Chronic phase: Gastrointestinal Disease

  • Common organ system affected in chronic Chagas disease, again muscle cells here are affected leading to enteromegaly
    • Achalasia and megaoesophagus
      • Regurgitation and dysphagia can lead to aspiration pneumonitis which is common and may be fatal. 
      • Megacolon 
  • ↑oesophageal cancer 

Signs and Symptoms

Acute Phase 

  • Romaña’s sign (painless periorbital oedema) may be seen if the site of entry is the conjunctivae
  • Fever
  • malaise, anorexia 
  • anorexia
  • oedema
  • lymphadenopathy 
  • Hepatosplenomegaly
  • Myocarditis (rare)

Chronic Phase related to organ complications

  • Cardiomegaly 
  • Congestive heart failure (CHF) 
  • Arrhythmias 
  • Cardiac arrest 
  • Enteromegaly - achalasia, megaoesophagus, megacolon

Differential Diagnosis

  • Esophageal motility disorders 
  • Gastroesophageal reflux disease (GERD) 
  • Malaria 
  • Meningitis 
  • Myocardial infarction (MI)
  • Coronary artery disease (CAD) 
  • Esophageal rupture 
  • Angina pectoris 
  • Hirschsprung Disease 
  • Constipation


Acute Phase

  • Blood film
    • wet prep or Giemsa smear for detection of circulating parasites, Trypomastigotes
  • Blood culture

Chronic Phase

  • In order to diagnosis a chronic Chagas disease, a mixture of clinical findings and the patient’s likelihood that they would have been infected are discussed 
  • IgG antibodies to the parasite
  • If chronic Chagas disease is likely, then the following tests are advised:
    • Electrocardiogram (ECG) - RBBB, heart block
    • Chest and abdominal X-ray 
    • Cardiac Echo 
    • Gastroscopy and colonscopy
Remember Chronic Chagas’ disease is diagnosed by detection of IgG antibodies to the parasite in the presence of clinical symptoms.


Acute Phase Chagas Disease

  • Benznidazole (nitroimidazole antimicrobial)
    • Contraindicated for those with history of psychiatric disorders, pregnancy, severe renal and liver dysfunction and alcohol misuse  
    • Side effects include rash, peripheral neuropathy, and bone marrow suppression
  • Nifurtimox
    • Contraindicated for those with history of psychiatric disorders, pregnancy, severe renal and liver dysfunction
    • Side effects include nausea, vomiting, abdominal pain, weight loss, and neurological symptoms

Chronic infection

  • treatment is supportive. 
  • Pacemakers are helpful in patients with bradyarrhythmias. 
  • Megaoesophagus may be treated with balloon dilatation/myomectomy of the lower oesophageal sphincter. 
  • Megacolon is managed with high-fibre diet and laxatives/enemas.

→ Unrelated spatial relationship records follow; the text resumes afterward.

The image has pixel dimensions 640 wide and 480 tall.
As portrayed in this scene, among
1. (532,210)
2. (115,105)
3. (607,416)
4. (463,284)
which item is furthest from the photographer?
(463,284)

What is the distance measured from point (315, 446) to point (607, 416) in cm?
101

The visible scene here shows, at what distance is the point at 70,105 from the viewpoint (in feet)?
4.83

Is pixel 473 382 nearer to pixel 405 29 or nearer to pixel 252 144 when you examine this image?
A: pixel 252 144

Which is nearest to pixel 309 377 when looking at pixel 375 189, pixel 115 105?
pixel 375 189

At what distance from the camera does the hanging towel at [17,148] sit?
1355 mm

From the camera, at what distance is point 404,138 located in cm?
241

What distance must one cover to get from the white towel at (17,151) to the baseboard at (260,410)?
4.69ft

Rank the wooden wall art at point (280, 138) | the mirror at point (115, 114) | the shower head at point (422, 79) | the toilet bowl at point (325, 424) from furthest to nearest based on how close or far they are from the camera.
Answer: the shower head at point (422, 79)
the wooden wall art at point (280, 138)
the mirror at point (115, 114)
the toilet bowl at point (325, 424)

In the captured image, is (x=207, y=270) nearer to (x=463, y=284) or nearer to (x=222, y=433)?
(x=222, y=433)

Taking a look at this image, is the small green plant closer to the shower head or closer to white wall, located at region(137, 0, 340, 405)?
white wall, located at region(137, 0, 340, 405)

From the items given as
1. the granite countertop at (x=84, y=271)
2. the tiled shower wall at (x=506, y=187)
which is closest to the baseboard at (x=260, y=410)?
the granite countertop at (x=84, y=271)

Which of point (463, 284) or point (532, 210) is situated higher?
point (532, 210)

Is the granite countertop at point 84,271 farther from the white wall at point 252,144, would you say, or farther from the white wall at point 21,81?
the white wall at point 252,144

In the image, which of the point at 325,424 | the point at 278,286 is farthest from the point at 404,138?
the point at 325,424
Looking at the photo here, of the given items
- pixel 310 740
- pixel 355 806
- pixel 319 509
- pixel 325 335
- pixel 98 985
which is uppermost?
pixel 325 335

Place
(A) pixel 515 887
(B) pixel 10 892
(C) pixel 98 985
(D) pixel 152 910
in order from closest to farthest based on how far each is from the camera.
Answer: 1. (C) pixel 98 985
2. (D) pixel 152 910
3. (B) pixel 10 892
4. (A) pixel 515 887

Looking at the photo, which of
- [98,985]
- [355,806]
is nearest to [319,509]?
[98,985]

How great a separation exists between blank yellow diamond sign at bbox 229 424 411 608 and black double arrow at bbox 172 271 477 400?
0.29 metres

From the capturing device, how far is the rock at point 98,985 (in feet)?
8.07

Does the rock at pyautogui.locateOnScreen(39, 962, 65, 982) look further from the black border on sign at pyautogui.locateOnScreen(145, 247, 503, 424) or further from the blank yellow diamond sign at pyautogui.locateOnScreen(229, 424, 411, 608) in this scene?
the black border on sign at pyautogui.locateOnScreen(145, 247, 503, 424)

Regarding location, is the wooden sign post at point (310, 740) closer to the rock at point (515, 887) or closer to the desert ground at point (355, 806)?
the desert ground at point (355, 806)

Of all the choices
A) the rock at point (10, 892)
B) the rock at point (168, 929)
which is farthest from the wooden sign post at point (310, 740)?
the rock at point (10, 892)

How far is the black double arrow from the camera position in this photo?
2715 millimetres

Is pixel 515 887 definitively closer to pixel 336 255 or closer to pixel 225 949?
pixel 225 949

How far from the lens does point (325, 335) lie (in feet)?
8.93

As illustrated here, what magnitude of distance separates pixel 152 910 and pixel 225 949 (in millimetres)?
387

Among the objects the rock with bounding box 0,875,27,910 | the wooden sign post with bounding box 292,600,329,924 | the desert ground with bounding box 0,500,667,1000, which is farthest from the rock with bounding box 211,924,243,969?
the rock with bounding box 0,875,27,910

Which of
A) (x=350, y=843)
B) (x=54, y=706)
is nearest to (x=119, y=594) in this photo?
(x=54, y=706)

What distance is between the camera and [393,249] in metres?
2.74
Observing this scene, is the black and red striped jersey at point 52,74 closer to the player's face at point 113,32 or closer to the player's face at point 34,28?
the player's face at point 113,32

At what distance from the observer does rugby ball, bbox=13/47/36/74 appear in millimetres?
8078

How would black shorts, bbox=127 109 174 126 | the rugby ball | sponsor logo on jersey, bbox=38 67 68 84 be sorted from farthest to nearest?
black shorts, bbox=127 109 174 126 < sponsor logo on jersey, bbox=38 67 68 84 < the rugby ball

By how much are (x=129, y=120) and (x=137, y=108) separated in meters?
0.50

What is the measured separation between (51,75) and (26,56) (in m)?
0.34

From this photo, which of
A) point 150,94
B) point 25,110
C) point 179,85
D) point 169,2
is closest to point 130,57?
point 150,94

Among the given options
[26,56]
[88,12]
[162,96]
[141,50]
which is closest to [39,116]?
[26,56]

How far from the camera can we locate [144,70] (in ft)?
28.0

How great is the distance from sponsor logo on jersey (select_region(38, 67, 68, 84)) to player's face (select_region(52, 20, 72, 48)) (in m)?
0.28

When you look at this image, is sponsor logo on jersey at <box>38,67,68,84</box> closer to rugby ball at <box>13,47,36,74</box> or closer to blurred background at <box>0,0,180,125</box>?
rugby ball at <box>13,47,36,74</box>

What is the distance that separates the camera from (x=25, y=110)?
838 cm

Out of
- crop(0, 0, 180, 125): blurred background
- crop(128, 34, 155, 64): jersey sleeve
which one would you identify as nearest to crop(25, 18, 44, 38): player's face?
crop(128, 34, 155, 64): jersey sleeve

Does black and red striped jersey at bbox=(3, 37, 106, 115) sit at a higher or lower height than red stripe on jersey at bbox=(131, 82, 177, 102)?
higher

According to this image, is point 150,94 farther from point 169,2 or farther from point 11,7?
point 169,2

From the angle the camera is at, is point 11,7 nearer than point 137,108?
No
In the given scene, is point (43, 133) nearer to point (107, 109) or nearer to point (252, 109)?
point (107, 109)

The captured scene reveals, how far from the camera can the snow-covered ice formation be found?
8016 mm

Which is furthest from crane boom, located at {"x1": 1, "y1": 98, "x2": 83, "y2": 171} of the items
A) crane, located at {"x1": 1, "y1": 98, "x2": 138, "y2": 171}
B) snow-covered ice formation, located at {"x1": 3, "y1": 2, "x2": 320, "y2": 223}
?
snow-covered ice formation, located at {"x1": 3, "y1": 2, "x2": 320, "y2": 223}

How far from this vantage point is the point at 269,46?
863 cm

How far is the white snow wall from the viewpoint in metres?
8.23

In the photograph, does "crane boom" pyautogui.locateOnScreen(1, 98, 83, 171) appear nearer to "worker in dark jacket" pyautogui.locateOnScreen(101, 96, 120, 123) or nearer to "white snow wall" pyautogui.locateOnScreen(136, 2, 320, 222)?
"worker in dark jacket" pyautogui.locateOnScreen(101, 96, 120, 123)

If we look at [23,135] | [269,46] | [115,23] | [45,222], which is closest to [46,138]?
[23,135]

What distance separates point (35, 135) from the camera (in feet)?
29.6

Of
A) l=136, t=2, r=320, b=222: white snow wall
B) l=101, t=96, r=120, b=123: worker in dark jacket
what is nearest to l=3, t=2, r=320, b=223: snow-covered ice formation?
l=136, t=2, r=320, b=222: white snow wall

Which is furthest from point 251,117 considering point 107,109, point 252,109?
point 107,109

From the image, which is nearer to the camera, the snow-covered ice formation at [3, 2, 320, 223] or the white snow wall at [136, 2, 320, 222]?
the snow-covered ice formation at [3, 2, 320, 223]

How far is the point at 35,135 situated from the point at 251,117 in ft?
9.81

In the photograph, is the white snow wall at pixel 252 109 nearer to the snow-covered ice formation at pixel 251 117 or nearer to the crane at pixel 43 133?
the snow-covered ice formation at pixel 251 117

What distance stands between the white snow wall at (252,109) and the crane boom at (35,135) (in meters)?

Surgery may be required for complications.

Complications and Prognosis


  • Cardiac arrhythmia 
  • Heart failure 
  • Infections to the brain or heart 
  • Cardiomegaly
    • Scarring 
    • Cardiomyopathy 
    • Myocarditis 
  • Enteromegaly 


Patients with chronic Chagas disease (including those with cardiomyopathy) have a poor prognosis. However, many live with the disease unbeknownst to them. Likewise, early intervention with medication provides patients with an optimistic prognosis.